I have been reading Java bytecode from a variety of files to help with my understanding of the .class files for a project where I need to integrate with a 3rd party library which has no source code and poor documentation available.
For my own amusement I ran the Apache BCEL library through my maven repository to see where the rarer class and method attributes such as type annotations are used and why.
I stumbled across a problem with a specific jar which would not decode one of the constant fields - CONSTANT_Utf8_info specifically. The library is icu4j-2.6.1.jar (com.ibm.icu:icu4j)
, specifically the LocaleElements_zh__PINYIN.class
file. Apache BCEL fails (and my own attemps at a quick bytecode reader complying with the JVMS version 8 and 9) stumbles into the same problem where they misread this constant and then reads the next byte which evaluates as an incorrect constant tag (0x3C/60).
Doing a quick check to see if I can use the class in an IDE fails (cannot resolve symbol). Investigating the actual bytecode using a Hex Editor, shows that the constant at that offset (0x1AC
) is a Utf8 constant (tag=0x01
) with a length of 0x480E
. Moving forward that amount in the file indeed has a byte 0x3C
at that location.
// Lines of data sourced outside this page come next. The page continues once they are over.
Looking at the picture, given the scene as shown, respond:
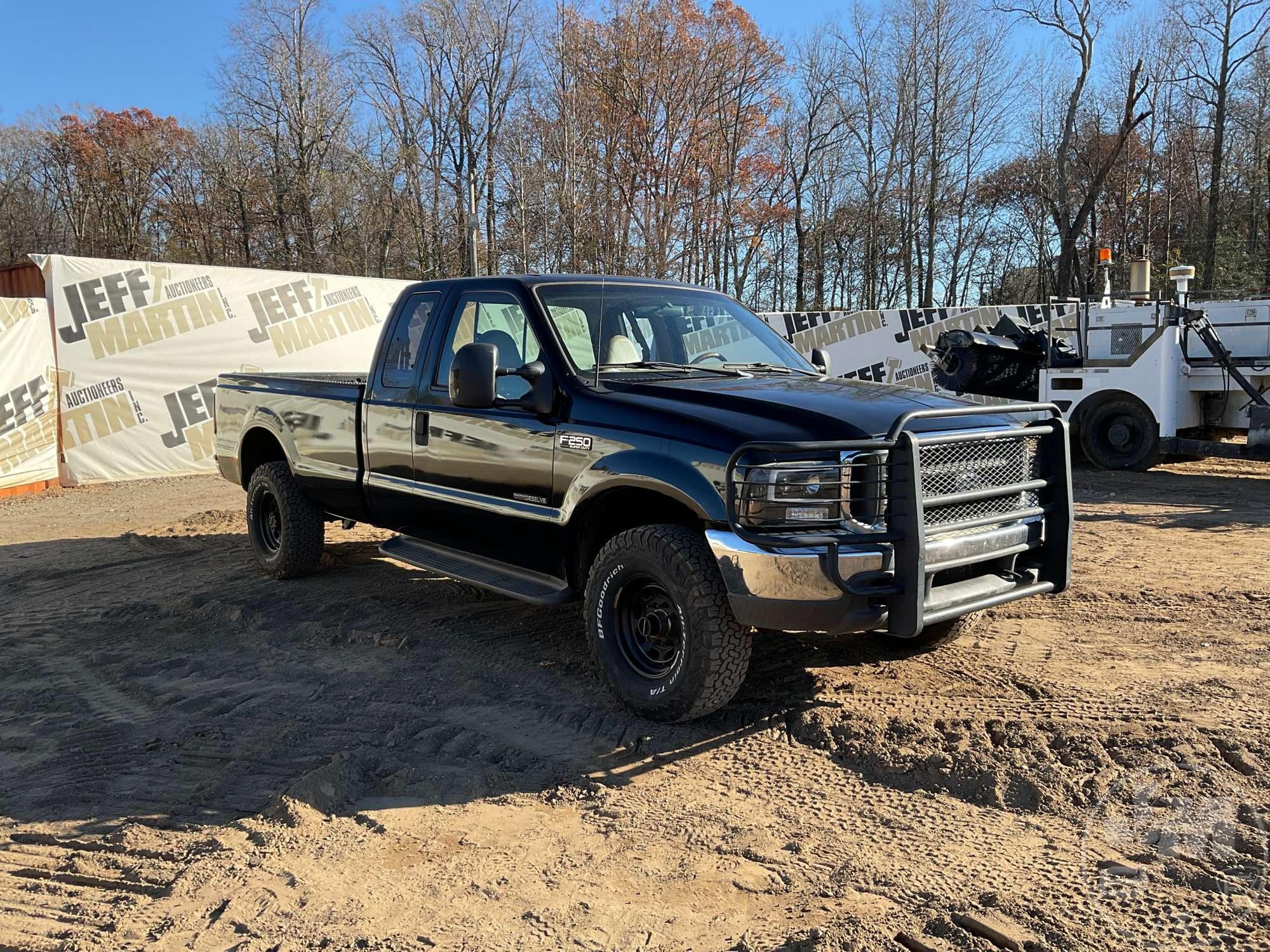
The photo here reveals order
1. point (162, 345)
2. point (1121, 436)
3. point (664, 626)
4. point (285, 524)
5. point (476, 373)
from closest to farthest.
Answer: point (664, 626) < point (476, 373) < point (285, 524) < point (1121, 436) < point (162, 345)

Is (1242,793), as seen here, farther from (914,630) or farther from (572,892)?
(572,892)

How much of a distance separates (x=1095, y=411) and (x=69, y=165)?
146 feet

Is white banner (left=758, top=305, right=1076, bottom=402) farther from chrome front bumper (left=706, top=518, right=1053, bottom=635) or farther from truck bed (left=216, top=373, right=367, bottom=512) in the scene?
chrome front bumper (left=706, top=518, right=1053, bottom=635)

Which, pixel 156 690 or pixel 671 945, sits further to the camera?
pixel 156 690

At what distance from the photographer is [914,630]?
3.66 meters

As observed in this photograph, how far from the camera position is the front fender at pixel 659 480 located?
3.87 metres

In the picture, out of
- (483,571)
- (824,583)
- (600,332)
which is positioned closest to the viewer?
(824,583)

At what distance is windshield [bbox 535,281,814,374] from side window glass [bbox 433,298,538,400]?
0.19m

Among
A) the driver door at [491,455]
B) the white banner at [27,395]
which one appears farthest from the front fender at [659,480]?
the white banner at [27,395]

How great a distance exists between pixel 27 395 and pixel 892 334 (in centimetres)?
1376

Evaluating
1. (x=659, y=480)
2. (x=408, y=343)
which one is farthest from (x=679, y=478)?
(x=408, y=343)

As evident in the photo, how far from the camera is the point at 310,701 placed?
4.69 metres

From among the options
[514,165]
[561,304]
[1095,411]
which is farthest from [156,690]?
[514,165]

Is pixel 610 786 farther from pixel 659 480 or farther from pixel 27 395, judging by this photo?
pixel 27 395
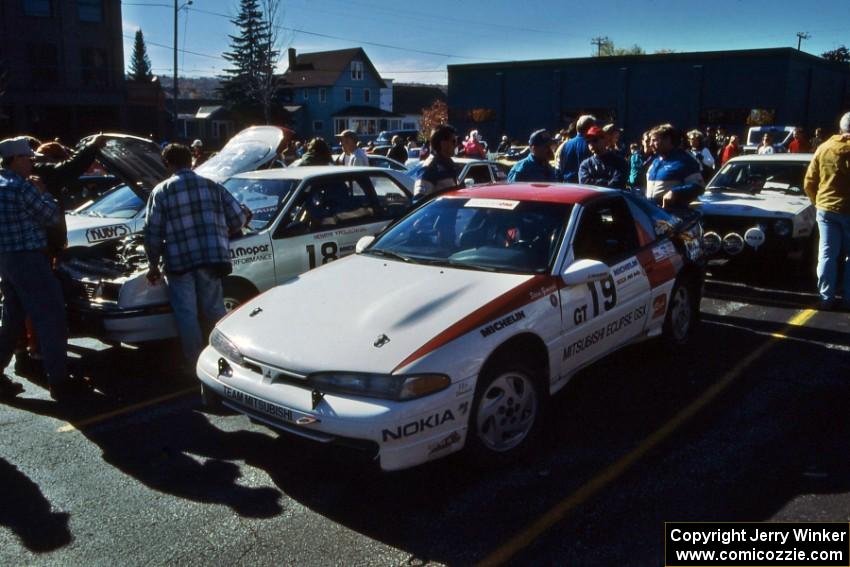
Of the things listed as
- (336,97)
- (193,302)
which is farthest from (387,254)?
(336,97)

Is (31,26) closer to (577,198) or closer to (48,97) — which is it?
(48,97)

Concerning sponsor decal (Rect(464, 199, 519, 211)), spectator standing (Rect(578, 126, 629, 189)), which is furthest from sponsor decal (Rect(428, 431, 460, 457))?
spectator standing (Rect(578, 126, 629, 189))

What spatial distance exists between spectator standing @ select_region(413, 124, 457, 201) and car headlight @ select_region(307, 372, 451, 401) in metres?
3.74

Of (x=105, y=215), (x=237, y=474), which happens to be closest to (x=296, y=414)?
(x=237, y=474)

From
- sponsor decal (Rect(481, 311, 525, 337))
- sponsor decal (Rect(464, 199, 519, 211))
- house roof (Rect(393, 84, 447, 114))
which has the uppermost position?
house roof (Rect(393, 84, 447, 114))

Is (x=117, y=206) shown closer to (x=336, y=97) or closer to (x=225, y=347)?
(x=225, y=347)

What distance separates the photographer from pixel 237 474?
4.09 metres

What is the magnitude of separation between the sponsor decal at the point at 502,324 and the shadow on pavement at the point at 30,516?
88.3 inches

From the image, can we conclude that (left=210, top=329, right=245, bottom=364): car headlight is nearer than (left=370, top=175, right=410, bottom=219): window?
Yes

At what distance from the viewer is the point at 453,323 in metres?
3.78

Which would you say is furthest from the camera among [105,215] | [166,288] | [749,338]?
[105,215]

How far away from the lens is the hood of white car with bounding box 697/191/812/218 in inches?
341

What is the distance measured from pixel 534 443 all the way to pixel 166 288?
123 inches

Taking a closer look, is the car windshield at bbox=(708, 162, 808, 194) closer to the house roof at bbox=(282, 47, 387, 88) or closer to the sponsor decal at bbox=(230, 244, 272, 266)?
the sponsor decal at bbox=(230, 244, 272, 266)
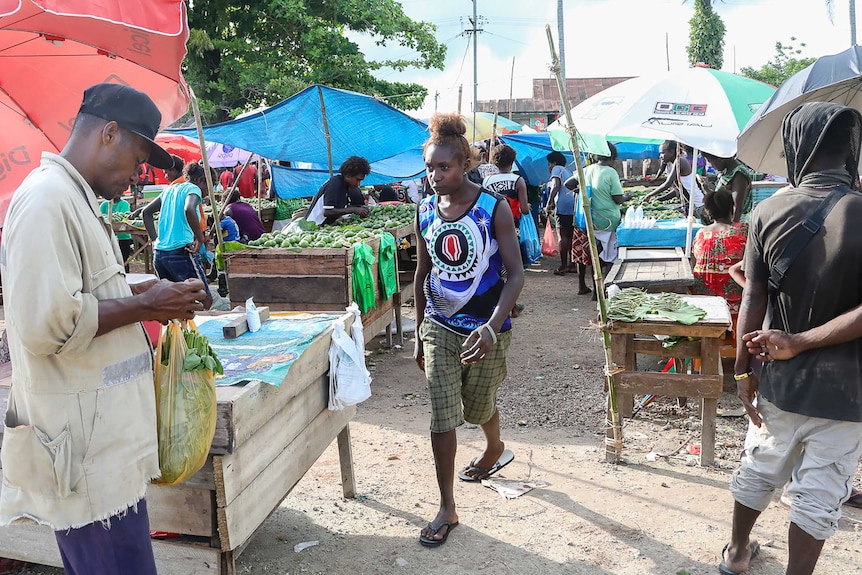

Visually looking at the file, I can see that the constant in question ends at location 0x149BD
which makes the actual length of the string 0x1480E
(which is essentially the first three bytes at location 0x1AC
). This is of course not possible as per the JVM classfile specification which has a maximum length of 0xFFFF
or 65535 for a Utf8 constant. The classfile is quite old - version 46 or Java 1.2.
I've pored over the specification and tried different possible implementations (both less and more strict) to try and parse this constant but it either cannot parse it, or it breaks the reading of other valid Utf8 constants.
My question then is, have I missed something, or is it a compiler mistake in which case my second question is how could this have happened in the first place - compilers tend to be relatively thoroughly checked. Lastly, how does the Java compiler normally manage string literals that are longer than 65535 bytes in length?